> **Document segment**
===

I meet Tom Swetnam, director of the laboratory of tree-ring research at the University of Arizona in Tucson, on a Sunday morning because he’s leaving for Siberia in a few days and is otherwise totally booked. As part of the paleofire team that will be traveling to the “Alaska of Siberia, if you will” to study fire and climate, Swetnam will spend a few weeks immersed in the burn history — and possible future — of some of the largest forests on Earth.

Tom Swetnam

“We’re trying to understand fire, climate change, and carbon emissions out of Siberia because of the huge carbon pool contained there in the soil, permafrost, bogs, and forests,” says Swetnam, a sturdy middle-aged man with an outdoorsy white beard. “This giant pool of carbon is beginning to burn in a massive way — the amount of area burning in Siberia is startling.”

Here in the Southwest, the same could be said. Already this year fires have scorched unprecedented swaths of New Mexico and Colorado, and although Arizona is yet to feel anything approaching last year’s record-breaking blazes, the hiatus offers little more than a breath of fresh air.

Of course Swetnam knows all this and much more. As an expert in dendrochronology, or tree-ring dating, he’s been determining historical drought, climate and fire patterns as revealed by forests across the Southwest and beyond for upwards of 30 years. Dendrochronology, said to be the only science native to the Southwest, originally gained widespread attention in the early 20th century as a way to date ruins from lost cultures in the region, such as those found at Chaco Canyon and Mesa Verde.

Swetnam runs through the fire history of the West like it’s his usual Sunday sermon. Dry years have traditionally led directly into large burn years. Fire patterns tend to correlate with precipitation patterns in the region such as those associated with El Niño and La Niña. Climate change is likely intensifying weather extremes and causing hotter and drier weather, both exacerbating fire danger.

Then he gets into the less established theories.

“It’s not just the drying and not just high temperatures that are increasing burns, but the extraordinary wind events happening as well,” says Swetnam. “It’s possible that this is associated with weather pattern changes. Kind of like massive cold fronts, with lightning.”

Or if not wind, maybe snow.

“It might be that for the high elevation and mountain areas snowpack is very important. This summer for instance we’ve seen burning in those wetter, higher forests in Colorado and New Mexico after multiple years of drought and little snowpack.”

Swetnam sees this as a very important question: When is it going to start burning at higher elevations where spruce and mixed-conifer thrive? Since 2000 there’s been a number of big fires in the Southwest, but mostly down in the middle and lower elevations. Looking back, 2012 may provide the answer.

===

> **Data section**
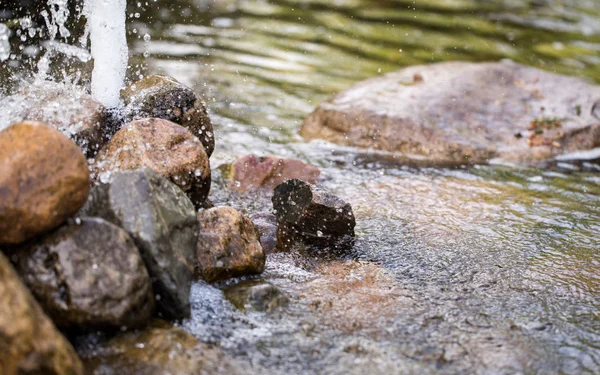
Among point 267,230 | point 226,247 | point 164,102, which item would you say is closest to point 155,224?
point 226,247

===

> **Requirements**
[a] Summarize the article on Swetnam in two sentences.
[b] Alter the passage of the article on Swetnam starting at "Here in the Southwest, the" and ending at "of fresh air." by replacing "scorched" with "burned".
The listing was taken from a different source.

> **Written responses**
[a] Tom Swetnam, director of the tree-ring research laboratory at the University of Arizona, is heading to Siberia to study fire, climate change and carbon emissions in forests where a startling amount of area is burning. He explains that dry years, precipitation patterns tied to El Niño and La Niña, and climate change drive fire in the West, and he raises less established ideas: extraordinary wind events and low snowpack may be letting fire reach higher, wetter forests.

[b]
Here in the Southwest, the same could be said. Already this year fires have burned unprecedented swaths of New Mexico and Colorado, and although Arizona is yet to feel anything approaching last year’s record-breaking blazes, the hiatus offers little more than a breath of fresh air.